For the FFA macular-centered single-shot images that were used to detect peripheral retinal hiatus, vascular leakage, neovascularization and no perfusion area, the Optos 200Tx was less likely to miss anomalies compared with the Spectralis at 55 and 102 degrees. Furthermore, the lesions may be treated by using a laser or other methods under the guidance of the Optos 200Tx FFA, as presented in Fig. 4.
In the representative images in Fig. 5, the images were taken for an FFA test, as a single shot with the macula as the center and the patient had diabetes for 10 years. A microangioma was detected in the inferior field using the Spectralis at 102 degrees, but nothing was detected using the Optos 200Tx.
Discussion
UWFA is a novel technology for retina examination, but its clinical application of it is not very extensive (17), as clinicians are currently not very familiar with it. Elucidation of the advantages and disadvantages of UWFA technology may allow for continuous enhancement of the clinical application of UWFA and may lead to an improved understanding of fundus diseases. The Optos 200Tx and Spectralis are the two most widely used devices in the clinic and the present study compared the imaging scope and characteristics of the two devices.
In the present study, the total imaging area and the imaging area of the four quadrants, namely superior, temporal, inferior and nasal, of the two devices were first compared. The results indicated that the total FFA imaging area and the area of the four quadrants of the Optos 200Tx were significantly larger than those of the Spectralis.

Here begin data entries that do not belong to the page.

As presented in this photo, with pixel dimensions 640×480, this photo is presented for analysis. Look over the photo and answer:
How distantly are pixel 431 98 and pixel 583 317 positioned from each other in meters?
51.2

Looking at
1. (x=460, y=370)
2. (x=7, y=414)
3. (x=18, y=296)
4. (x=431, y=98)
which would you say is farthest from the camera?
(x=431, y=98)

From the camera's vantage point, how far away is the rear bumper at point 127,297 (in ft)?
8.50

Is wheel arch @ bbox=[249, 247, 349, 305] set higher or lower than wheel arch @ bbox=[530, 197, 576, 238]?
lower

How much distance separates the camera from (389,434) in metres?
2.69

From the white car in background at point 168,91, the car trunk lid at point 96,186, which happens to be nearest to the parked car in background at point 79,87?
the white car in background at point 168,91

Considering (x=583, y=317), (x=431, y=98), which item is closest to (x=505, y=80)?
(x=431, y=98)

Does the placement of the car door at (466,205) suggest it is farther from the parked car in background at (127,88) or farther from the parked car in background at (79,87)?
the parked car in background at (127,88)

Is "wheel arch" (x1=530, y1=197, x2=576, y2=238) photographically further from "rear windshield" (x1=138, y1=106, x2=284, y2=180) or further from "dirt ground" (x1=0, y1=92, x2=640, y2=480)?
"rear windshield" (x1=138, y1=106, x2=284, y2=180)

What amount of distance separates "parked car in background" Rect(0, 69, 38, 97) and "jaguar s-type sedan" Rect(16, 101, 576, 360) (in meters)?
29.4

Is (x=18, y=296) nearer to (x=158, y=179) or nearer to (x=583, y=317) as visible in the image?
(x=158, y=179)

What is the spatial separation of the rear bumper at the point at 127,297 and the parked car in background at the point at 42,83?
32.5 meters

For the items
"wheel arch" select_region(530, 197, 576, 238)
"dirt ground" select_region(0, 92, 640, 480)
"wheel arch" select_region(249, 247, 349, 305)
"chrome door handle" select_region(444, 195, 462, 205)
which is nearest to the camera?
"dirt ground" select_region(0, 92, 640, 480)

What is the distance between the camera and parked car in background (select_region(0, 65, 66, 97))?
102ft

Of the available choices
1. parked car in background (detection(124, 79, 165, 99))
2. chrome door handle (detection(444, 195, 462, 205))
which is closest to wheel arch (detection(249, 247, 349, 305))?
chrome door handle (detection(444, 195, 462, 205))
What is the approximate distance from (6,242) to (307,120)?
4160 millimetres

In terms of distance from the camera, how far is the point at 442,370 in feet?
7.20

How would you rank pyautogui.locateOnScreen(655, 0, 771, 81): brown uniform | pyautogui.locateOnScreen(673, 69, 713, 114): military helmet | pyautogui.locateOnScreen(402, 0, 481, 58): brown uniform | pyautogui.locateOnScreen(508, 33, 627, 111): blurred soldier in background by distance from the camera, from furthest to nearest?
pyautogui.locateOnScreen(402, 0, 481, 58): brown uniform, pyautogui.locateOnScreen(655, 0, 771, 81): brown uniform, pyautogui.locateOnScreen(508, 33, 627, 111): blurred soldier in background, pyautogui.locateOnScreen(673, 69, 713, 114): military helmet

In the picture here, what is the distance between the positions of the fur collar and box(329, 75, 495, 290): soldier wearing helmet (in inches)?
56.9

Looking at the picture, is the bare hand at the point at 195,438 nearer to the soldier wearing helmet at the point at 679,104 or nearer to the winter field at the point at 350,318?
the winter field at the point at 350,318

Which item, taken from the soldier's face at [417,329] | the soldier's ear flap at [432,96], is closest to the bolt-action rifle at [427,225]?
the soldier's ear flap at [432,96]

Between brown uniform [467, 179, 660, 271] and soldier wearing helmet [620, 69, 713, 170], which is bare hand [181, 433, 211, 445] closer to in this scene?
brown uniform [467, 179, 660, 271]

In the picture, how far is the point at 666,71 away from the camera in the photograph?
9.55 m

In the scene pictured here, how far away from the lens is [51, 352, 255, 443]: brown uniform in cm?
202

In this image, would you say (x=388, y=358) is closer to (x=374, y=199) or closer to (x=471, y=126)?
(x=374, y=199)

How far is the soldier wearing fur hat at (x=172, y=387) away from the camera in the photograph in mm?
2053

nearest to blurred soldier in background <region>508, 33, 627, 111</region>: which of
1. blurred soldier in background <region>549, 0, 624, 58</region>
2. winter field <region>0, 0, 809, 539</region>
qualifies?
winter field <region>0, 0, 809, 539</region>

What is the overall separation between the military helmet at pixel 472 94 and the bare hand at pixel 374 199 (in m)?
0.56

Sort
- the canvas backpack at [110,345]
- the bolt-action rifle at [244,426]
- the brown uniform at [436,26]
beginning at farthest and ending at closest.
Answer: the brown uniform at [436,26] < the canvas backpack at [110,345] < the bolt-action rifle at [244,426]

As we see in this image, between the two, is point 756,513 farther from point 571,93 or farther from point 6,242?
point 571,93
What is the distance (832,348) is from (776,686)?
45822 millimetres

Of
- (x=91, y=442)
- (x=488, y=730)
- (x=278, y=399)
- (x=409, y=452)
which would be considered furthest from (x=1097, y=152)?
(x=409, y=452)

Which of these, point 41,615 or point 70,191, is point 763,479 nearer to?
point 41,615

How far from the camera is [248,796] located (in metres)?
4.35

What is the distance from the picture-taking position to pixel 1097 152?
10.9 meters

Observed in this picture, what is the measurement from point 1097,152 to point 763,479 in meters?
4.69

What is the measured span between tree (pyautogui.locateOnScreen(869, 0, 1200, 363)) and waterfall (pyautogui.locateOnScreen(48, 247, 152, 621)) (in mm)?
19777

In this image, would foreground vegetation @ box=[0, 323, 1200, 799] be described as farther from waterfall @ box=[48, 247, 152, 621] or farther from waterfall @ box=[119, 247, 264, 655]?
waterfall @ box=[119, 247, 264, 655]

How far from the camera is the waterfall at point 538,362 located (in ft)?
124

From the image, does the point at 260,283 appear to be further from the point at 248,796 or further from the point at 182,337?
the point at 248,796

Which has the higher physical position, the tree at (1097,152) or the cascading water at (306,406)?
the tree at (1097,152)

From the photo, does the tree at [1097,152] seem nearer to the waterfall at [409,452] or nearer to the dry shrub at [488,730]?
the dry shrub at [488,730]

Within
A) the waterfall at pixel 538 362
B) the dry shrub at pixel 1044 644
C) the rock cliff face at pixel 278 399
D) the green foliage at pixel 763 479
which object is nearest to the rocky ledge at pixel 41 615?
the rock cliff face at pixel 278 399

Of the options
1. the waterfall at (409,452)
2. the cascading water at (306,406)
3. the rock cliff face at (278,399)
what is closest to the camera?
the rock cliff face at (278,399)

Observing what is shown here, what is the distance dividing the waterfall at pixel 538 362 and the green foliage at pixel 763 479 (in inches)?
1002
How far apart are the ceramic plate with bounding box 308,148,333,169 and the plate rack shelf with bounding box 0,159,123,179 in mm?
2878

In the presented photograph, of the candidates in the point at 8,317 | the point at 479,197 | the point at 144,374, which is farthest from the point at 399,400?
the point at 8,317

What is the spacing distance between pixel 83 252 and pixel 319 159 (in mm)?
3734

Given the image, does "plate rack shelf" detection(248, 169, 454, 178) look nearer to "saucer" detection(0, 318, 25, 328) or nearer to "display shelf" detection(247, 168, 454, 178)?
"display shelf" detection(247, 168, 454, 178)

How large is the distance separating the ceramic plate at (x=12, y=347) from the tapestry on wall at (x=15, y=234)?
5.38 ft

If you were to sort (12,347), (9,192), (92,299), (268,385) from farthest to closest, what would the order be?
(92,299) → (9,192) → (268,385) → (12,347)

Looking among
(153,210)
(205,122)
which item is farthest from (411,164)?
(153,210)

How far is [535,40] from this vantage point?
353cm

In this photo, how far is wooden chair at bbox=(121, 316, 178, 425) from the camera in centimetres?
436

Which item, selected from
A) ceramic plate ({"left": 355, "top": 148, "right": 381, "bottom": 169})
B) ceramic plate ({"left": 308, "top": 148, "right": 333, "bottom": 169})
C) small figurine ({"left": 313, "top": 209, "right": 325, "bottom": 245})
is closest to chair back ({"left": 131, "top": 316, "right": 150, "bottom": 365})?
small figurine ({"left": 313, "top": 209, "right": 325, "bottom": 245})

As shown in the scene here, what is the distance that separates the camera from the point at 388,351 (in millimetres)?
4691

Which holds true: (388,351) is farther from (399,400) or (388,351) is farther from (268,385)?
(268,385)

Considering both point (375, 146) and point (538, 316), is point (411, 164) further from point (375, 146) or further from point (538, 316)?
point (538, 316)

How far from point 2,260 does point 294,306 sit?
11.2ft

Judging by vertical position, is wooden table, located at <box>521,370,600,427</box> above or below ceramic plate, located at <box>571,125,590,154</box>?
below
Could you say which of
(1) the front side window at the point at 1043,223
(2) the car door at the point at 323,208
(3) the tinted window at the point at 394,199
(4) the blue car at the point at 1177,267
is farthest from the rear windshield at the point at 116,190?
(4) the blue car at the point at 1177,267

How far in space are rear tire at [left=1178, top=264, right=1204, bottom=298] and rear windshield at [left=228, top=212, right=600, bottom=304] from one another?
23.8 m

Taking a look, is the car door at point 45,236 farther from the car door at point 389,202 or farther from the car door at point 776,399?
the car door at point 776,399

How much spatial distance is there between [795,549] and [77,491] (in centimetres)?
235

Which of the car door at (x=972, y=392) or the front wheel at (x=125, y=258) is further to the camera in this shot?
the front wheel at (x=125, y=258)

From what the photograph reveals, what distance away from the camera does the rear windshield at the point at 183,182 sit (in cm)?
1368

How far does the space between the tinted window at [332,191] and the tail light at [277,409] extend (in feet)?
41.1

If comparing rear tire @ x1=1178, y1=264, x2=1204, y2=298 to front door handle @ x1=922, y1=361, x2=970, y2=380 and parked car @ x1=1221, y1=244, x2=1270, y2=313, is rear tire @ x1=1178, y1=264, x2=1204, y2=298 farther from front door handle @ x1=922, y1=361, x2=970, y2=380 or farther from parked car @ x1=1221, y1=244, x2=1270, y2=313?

In addition, intra-group comparisons of the four quadrant imaging areas (superior, temporal, inferior and nasal) of the two sets of equipment were performed in the present study. The results indicated that in the FFA images obtained from a macular-centered single shot, the inferior quadrant was the smallest, while the superior and the nasal quadrants were relatively large. It was speculated that this may be due to the eyelash occlusion in the inferior quadrant and the contraction of the orbicularis oculi muscle caused by strong light, while the upper eyelid is relatively relaxed and easy to move away, so the superior quadrant imaging is less affected. The comparison indicated that there was almost no significant difference in the imaging scope of the four quadrant radiography images of the Spectralis; only the difference between the superior and inferior was statistically significant. The possible reasons why the inferior quadrant imaging area was less than that of the superior quadrant were chiefly as follows: First, the small sample size may have led to a larger class I error; furthermore, all image peripheral deformations were corrected based on the Optos 3D first and the area was then measured and this may have introduced certain errors to the area measurement with the Spectralis. For the LSD analysis of the imaging area of quadrants of the Optos 200Tx, the pairwise comparisons revealed statistically significant differences except for superior vs. temporal. The nasal and temporal imaging areas were large and the superior and inferior areas were insufficient. The study by Witmer et al (14) from 2013 indicated that the retinal vascular imaging ranges of the nasal and temporal region of the Optos 200Tx were closer to the edge than those of the Spectralis, while the opposite was revealed for the superior and inferior fields in the same aforementioned study. In the present study, for the imaging area of each quadrant of the two systems, the inferior field was the smallest, followed by the temporal field. The Spectralis displayed the peripheral retina structure more completely in the superior field, while the Optos 200Tx better displayed the nasal and temporal areas. This was highly consistent with the conclusions of Witmer et al (14). In addition, in the present study, the images of the superior and inferior quadrants of the Optos 200Tx were frequently obscured by artifacts, eyelashes and eyelids.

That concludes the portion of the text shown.